Health professionals must show leadership in tackling the potentially catastrophic effects of climate change, according to an editorial in this week’s BMJ.

Dr Robin Stott of the Climate and Health Council, together with BMJ Editor Fiona Godlee and Lancet Editor Richard Horton, believe that health professionals have a duty to be part of the solution and urge readers to sign the Climate and Health Council declaration at www.climateandhealth.org

The present climate related extinction event, so far a minor one, is caused by humans, they write. Excessive amounts of carbon dioxide are being poured into the atmosphere as a result of human activity, even though we know what the consequences will be.

They warn that alterations in food production; rises in sea levels; the spread of vector borne disease; and water shortages are already aggravating health problems, particularly in poor countries, while the impact of climate change will get much worse, and predictions of a hundred million climate refugees is no longer fanciful.

Task to complete:
Decide whether each statement agrees with the BMJ editorial report, answering yes or no and quoting the words from it that decide the matter. 1. The editorial's authors include the editor of the Lancet. 2. The authors describe the present climate related extinction event as a major one. 3. The authors say that health problems are already being aggravated.

Supplied material:

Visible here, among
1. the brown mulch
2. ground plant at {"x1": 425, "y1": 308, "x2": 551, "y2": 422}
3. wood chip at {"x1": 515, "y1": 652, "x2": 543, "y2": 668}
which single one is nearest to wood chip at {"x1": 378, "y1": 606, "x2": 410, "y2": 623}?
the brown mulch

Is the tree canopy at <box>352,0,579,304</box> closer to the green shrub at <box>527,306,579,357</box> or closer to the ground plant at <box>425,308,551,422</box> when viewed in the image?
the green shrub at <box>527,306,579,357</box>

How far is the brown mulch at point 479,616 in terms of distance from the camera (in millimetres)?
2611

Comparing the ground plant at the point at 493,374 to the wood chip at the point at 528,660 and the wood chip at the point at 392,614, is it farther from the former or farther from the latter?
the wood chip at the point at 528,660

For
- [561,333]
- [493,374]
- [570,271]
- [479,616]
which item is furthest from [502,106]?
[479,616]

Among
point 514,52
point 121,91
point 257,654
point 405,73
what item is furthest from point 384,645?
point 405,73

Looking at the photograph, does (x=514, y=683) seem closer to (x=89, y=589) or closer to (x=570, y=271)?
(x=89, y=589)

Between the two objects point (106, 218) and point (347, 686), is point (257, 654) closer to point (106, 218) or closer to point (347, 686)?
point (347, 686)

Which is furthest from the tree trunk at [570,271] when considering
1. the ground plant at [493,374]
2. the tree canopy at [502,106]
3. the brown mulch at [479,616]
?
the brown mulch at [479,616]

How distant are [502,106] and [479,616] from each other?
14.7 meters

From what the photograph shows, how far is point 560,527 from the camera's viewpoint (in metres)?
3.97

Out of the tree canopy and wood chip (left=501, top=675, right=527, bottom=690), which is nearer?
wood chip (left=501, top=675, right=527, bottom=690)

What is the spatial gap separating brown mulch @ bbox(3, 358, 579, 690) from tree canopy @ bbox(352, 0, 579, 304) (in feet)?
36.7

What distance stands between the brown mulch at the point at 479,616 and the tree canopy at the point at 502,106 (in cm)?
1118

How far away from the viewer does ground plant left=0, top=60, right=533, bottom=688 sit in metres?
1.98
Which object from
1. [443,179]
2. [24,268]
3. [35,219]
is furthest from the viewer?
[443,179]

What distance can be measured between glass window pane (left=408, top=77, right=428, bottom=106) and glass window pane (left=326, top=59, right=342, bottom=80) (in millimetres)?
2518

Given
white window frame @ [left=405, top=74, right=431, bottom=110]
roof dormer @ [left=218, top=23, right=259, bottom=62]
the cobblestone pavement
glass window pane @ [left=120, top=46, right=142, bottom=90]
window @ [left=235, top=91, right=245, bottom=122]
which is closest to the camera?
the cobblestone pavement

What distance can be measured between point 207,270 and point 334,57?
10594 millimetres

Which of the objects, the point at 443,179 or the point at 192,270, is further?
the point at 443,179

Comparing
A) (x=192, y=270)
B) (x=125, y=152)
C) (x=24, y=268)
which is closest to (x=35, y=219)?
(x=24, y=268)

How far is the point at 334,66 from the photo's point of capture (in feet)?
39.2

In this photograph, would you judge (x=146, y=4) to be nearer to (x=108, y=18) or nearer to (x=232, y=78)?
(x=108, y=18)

Your response:
1. Yes: "Lancet Editor Richard Horton"
2. No: "so far a minor one"
3. Yes: "are already aggravating health problems"